La Thomsonite-Ca
La thomsonite-Ca constitue le membre le plus fréquemment rencontré de la série des thomsonites, aux côtés de la thomsonite-Sr. Cette zéolite, bien que relativement commune, se révèle discrète et difficile à identifier de manière formelle. Elle se présente sous une multitude de formes d'habitus et d'agrégats cristallins, se trouvant principalement dans les cavités de roches volcaniques particulièrement pauvres en silice, souvent en association avec des minéraux tels que la chabazite, l'analcime et la gonnardite.
On la retrouve également dans les fissures de certaines roches métamorphiques ainsi que dans les pegmatites des syénites néphéliniques. Les cristaux, souvent de forme rectangulaire, peuvent se regrouper en livre ouvert ou former des agrégats discoïdes ou lamello-radiés. En général, ces cristaux mesurent rarement plus de quelques millimètres, ce qui attire principalement les passionnés de microminéralogie.
Localisations
La thomsonite-Ca est présente dans une majorité des localités à zéolites, bien que peu d'entre elles se distinguent par la qualité de leurs spécimens. Les carrières de basalte de l'État du Maharashtra, en Inde, notamment dans les trapps du Deccan, produisent des échantillons de thomsonite-Ca sous forme de sphérolites fibroradiés pluri-centimétriques, souvent ornées d'aiguilles. Cependant, ces sphères sont souvent nettoyées, ce qui complique leur identification.

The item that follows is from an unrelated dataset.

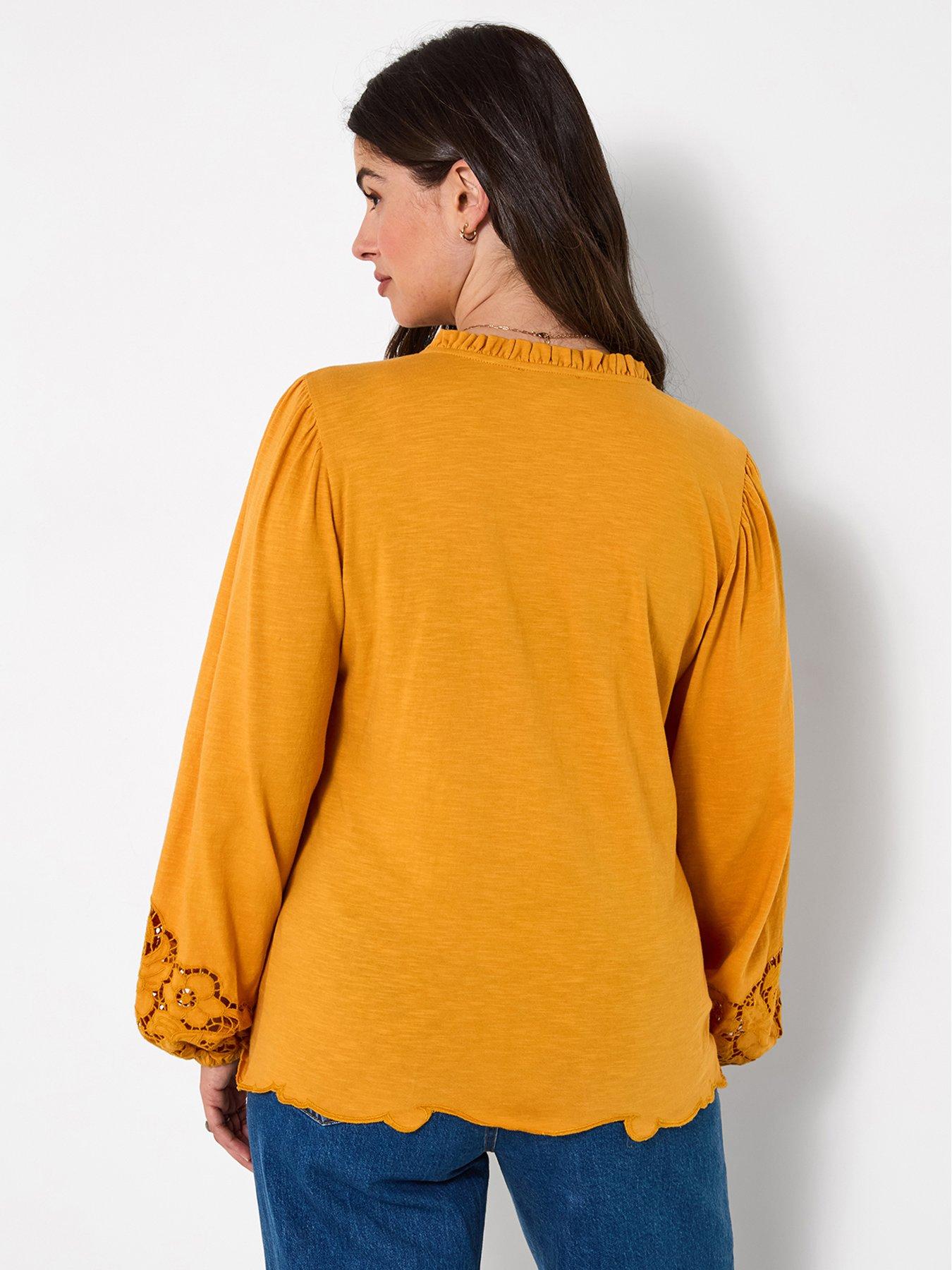 Image 2 of 7 of Joe Browns Jersey Button Through Blouse With Embroidered Sleeve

En Australie, des échantillons intéressants en sphérolites fibroradiés proviennent de la région des Flinders, plus précisément de la baie de Simmons dans l'État de Victoria. En 2009, des cristallisations remarquables sous forme d'agrégats sphériques à discoïdes de lames roses, mesurant entre un et plusieurs centimètres, ont été découvertes en Russie, sur les rives de la rivière Amudihka, à 300 km au nord de la ville de Tura en Sibérie. Ces spécimens sont parmi les plus remarquables pour cette espèce.
Des cristaux nets, sous forme de tablettes incolores de plusieurs millimètres, ont également été récoltés au Monte Somma, près du Vésuve en Italie. La thomsonite-Ca a été observée sous forme de cristaux prismatiques pluri-millimétriques dans le district du Langesundsfjord en Norvège. Les gisements classiques de zéolites en Europe ont également fourni de bons échantillons, notamment en Islande, dans les îles Féroé (Danemark), sur l'île de Skye (Écosse) et dans le comté d'Antrim (Irlande du Nord).
En France
Peu de localités en France ont donné de bons spécimens de thomsonite. Le site historique de la Chaux de Bergonne à Gignat (Puy-de-Dôme) a produit des cristallisations en sphérolites blanches millimétriques, anciennement appelées "mésole". Ce lieu est également reconnu comme la localité type de la gonnardite, un autre membre du groupe des zéolites, avec laquelle elle peut être intimement associée.
Des sphères diaphanes, à surface lisse et mesurant un centimètre, ont été découvertes dans la carrière du Puech de Vermus à Espalion (Aveyron), en association avec un rare sulfate hydraté de calcium, la thaumasite, présente en prismes hexagonaux millimétriques de couleur blanc laiteux. La thomsonite est également signalée à Prade d'Aubrac. Dans le Cantal, des microsphérules rose pâle associées à l'analcime proviennent du Meynial, près de Lavessière.
De bons échantillons, souvent décrits sous forme d'oursins à fines aiguilles blanches, proviennent de l'ancienne carrière de Pouzac, près de Bagnères-de-Bigorre (Haute-Pyrénées), en association avec la chabazite. Elle est également observée à Saint-Julien-Chapteuil (Haute-Loire), Saint-Agrève (Ardèche), et d'autres localités. Sur l'île de la Réunion, la thomsonite se trouve en abondance sous forme de microcristaux fibreux dans les roches volcaniques altérées.
Identification
L'identification de la thomsonite est complexe, car elle présente des similitudes avec de nombreuses autres zéolites fibreuses et lamellaires. L'utilisation de techniques de laboratoire s'avère donc indispensable pour une identification précise.